Il kimchi più comune è fatto con cavolo cinese fermentato e peperoncino, che dà quel brillante color arancio che conosciamo.

Kvass

kvass

Bevanda diffusa nell’Est Europa, in Paesi come Slovenia, Croazia e parte della Russia, si ricava facendo fermentare pane (nero, o di segale), con acqua, zucchero e un qualsiasi vegetale, ma più spesso la frutta.

Ha un grado alcolico contenuto, sotto il 2%, viene sovente utilizzata per irrorare gli alimenti che compongono le ricette locali.

Birra e Sidro

sidro

Della birra, vista la nostra conclamata passione per quella artigianale, sappiamo tutto. Basta leggere la nostra serie: La birra artigianale spiegata bene, per trovare spiegazioni sul curioso fenomeno della fermentazione spontanea.

Il sidro è una bevanda antica molto amata nei Paesi del Nord Europa dalla diffusione crescente anche in Italia grazie alla gradazione alcolica moderata che lo rende adatto all’aperitivo, che come bevanda a tutto pasto.

E’ ottenuto attraverso la fermentazione alcolica, in questo caso dei frutti delle mele e a volte delle pere.

Mezcal

mezcal1

E’ l’altro liquore ottenuto dalla fermentazione dell’agave. Il mezcal, a differenza della tequila, si ottiene impiegando soltanto la pina, il cuore della pianta raccolta dopo 6/8 anni. Cotta in speciali forni interrati, la pina fermenta per una quindicina di giorni.
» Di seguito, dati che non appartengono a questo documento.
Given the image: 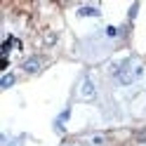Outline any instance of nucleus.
I'll return each mask as SVG.
<instances>
[{
  "mask_svg": "<svg viewBox=\"0 0 146 146\" xmlns=\"http://www.w3.org/2000/svg\"><path fill=\"white\" fill-rule=\"evenodd\" d=\"M12 83H14V76H12V73H7V76L3 78V87H10Z\"/></svg>",
  "mask_w": 146,
  "mask_h": 146,
  "instance_id": "obj_5",
  "label": "nucleus"
},
{
  "mask_svg": "<svg viewBox=\"0 0 146 146\" xmlns=\"http://www.w3.org/2000/svg\"><path fill=\"white\" fill-rule=\"evenodd\" d=\"M139 73H141V66L132 68V61H125L123 66L118 68V80H120L123 85H127V83H132L134 78H139Z\"/></svg>",
  "mask_w": 146,
  "mask_h": 146,
  "instance_id": "obj_1",
  "label": "nucleus"
},
{
  "mask_svg": "<svg viewBox=\"0 0 146 146\" xmlns=\"http://www.w3.org/2000/svg\"><path fill=\"white\" fill-rule=\"evenodd\" d=\"M12 146H19V144H12Z\"/></svg>",
  "mask_w": 146,
  "mask_h": 146,
  "instance_id": "obj_6",
  "label": "nucleus"
},
{
  "mask_svg": "<svg viewBox=\"0 0 146 146\" xmlns=\"http://www.w3.org/2000/svg\"><path fill=\"white\" fill-rule=\"evenodd\" d=\"M38 68H40V59H29L24 64V71H29V73H35Z\"/></svg>",
  "mask_w": 146,
  "mask_h": 146,
  "instance_id": "obj_2",
  "label": "nucleus"
},
{
  "mask_svg": "<svg viewBox=\"0 0 146 146\" xmlns=\"http://www.w3.org/2000/svg\"><path fill=\"white\" fill-rule=\"evenodd\" d=\"M83 94H85L87 99H92V97H94V87H92V83H90V80H85V85H83Z\"/></svg>",
  "mask_w": 146,
  "mask_h": 146,
  "instance_id": "obj_4",
  "label": "nucleus"
},
{
  "mask_svg": "<svg viewBox=\"0 0 146 146\" xmlns=\"http://www.w3.org/2000/svg\"><path fill=\"white\" fill-rule=\"evenodd\" d=\"M78 14L80 17H99V10H97V7H80Z\"/></svg>",
  "mask_w": 146,
  "mask_h": 146,
  "instance_id": "obj_3",
  "label": "nucleus"
}]
</instances>
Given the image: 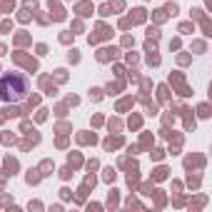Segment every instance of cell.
<instances>
[{
	"mask_svg": "<svg viewBox=\"0 0 212 212\" xmlns=\"http://www.w3.org/2000/svg\"><path fill=\"white\" fill-rule=\"evenodd\" d=\"M25 93H27V77L23 73L5 75L3 80H0V100L13 102V100H20Z\"/></svg>",
	"mask_w": 212,
	"mask_h": 212,
	"instance_id": "1",
	"label": "cell"
}]
</instances>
Il liquido ottenuto viene lasciato riposare in botti di legno per un periodo che oscilla dai 2 ai 7 anni, acquisendo progressivamente un colore dorato sempre più deciso. Il sapore dipende molto dal tipo di batterio che viene inoculato.

Ma una buona parte dei mezcal viene aromatizzato inserendo le larve di un coleottero diffuso in Messico durante la distillazione.

Kombucha

kombucha

E’ la cosa più simile a una bevanda proveniente da un universo alieno, grazie all’aggiunta di SCOBY (!?)

Per la precisione si tratta di un tè fermentato, molto diffuso in Cina (la parola ‘cha’ significa proprio ‘tè’, in lingua cinese), ottenuto aggiungendo una coltura di lieviti e batteri, nome in codice appunto SCOBY (Simbyotic Colony Of Battery and Yeasts). 

In Europa il kombucha è stato introdotto dai mercanti cinesi passando attraverso la corte degli Zar, che ne facevano ampio uso. La parte iniziale della parola Kombucha deriva dal nome di un medico coreano, Kombu, che curò con il tè l’Imperatore Inyko nel 415 d. C.